I remember visitation at the funeral home following the death of my younger brother, Dick. When my friend John C. came through the line, he hugged me and I wept. Later, someone who had observed my reaction described it as "Dave lost it." After hearing this, I didn't want to make others feel uncomfortable, so I chose to hide my grief. I got the cultural message and let it shape my response to my grief.
What messages have others given you about grief? How did they affect you?
In Dr. James Pennebaker's book Opening Up: The Healing Power of Expressing Emotion,1 he cites several studies which indicate that we gain protection against harmful internal stress when we express emotions. We also gain the long-term benefits of decreased risks of future diseases and increased health in our immune system.
Jacob not only faced his grief but also embraced it. He put on sackcloth — a culturally accepted way of expressing grief — which was typically coarse black cloth made of goat's hair, much like wearing black in some cultures today. He wept and he mourned; he became a person who was acquainted with the pain of grief.
Jesus is also "a man of suffering, and familiar with pain" (Isaiah 53:3) — or as the King James Version puts it, "a man of sorrows, and acquainted with grief." He wept when His friend Lazarus died. God wants to develop the heart of Jesus, a man of sorrows, in us. What if not facing and embracing our grief means we are resisting this development?
What if expressing grief is actually "coming together" rather than "falling apart" — our heart and spirit coming together with our body?
Dear Jesus, I choose to trust You. Form Your heart in mine. Amen.
~Dave Beach
James W. Pennebaker, Opening Up (New York: Guilford, 1990), 34.

> **DATA RECORDS**:
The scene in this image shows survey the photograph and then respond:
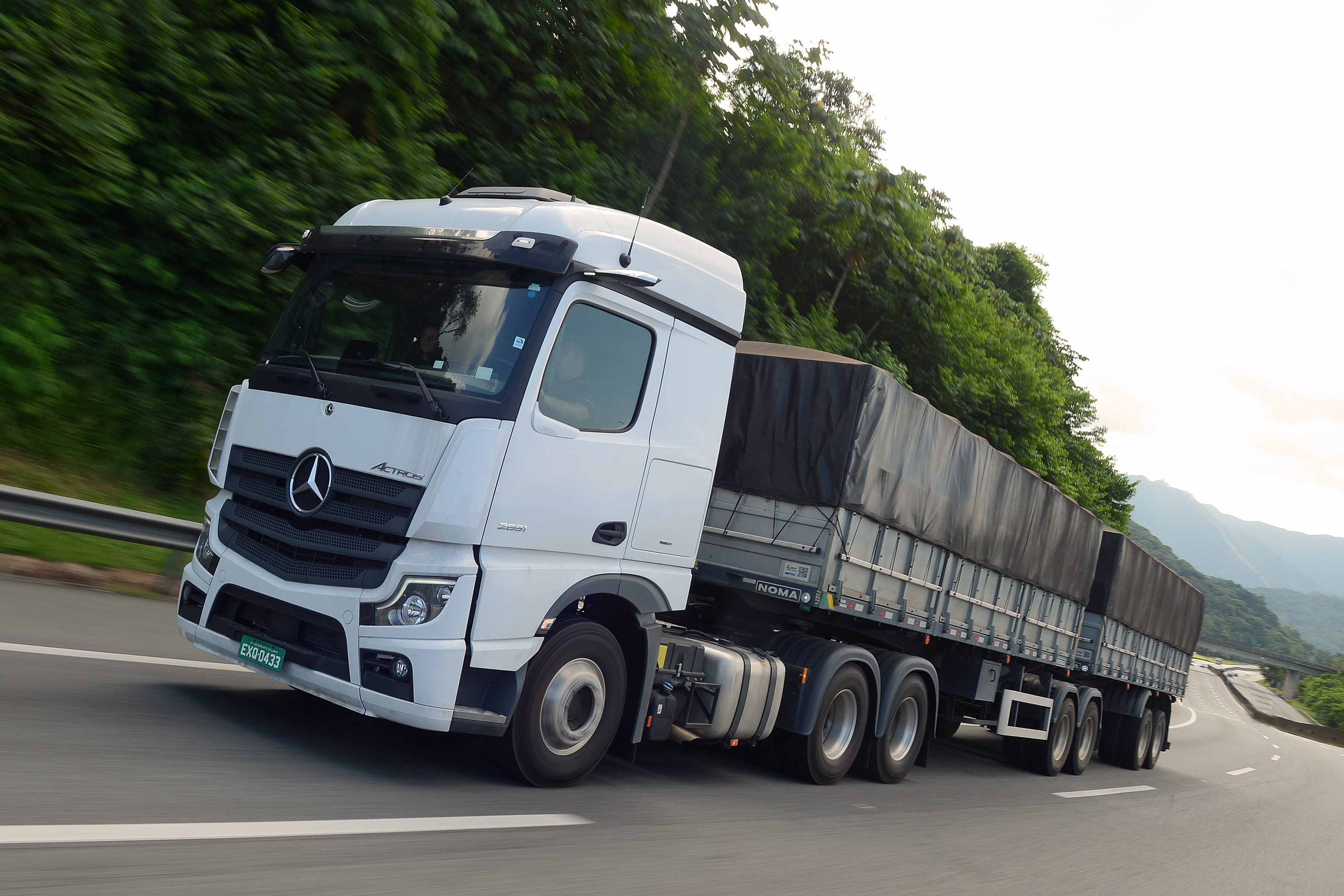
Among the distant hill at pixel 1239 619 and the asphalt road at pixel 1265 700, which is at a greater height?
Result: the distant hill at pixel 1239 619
* * *
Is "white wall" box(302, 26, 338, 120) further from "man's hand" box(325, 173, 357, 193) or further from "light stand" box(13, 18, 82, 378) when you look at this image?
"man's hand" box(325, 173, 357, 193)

> **QUESTIONS**:
a – Answer these questions using the grief devotional:
(i) Who hugged the writer in the line at the funeral home visitation?
(ii) What material was sackcloth typically made of?
(iii) Which friend's death made Jesus weep?
b – Output the grief devotional word for word, everything from "I remember visitation" down to "they affect you?".
The items come from a different source than the grief devotional.

> **SOLUTIONS IN ORDER**:
a –
(i) John C.
(ii) Coarse black cloth made of goat's hair
(iii) Lazarus

b –
I remember visitation at the funeral home following the death of my younger brother, Dick. When my friend John C. came through the line, he hugged me and I wept. Later, someone who had observed my reaction described it as "Dave lost it." After hearing this, I didn't want to make others feel uncomfortable, so I chose to hide my grief. I got the cultural message and let it shape my response to my grief.
What messages have others given you about grief? How did they affect you?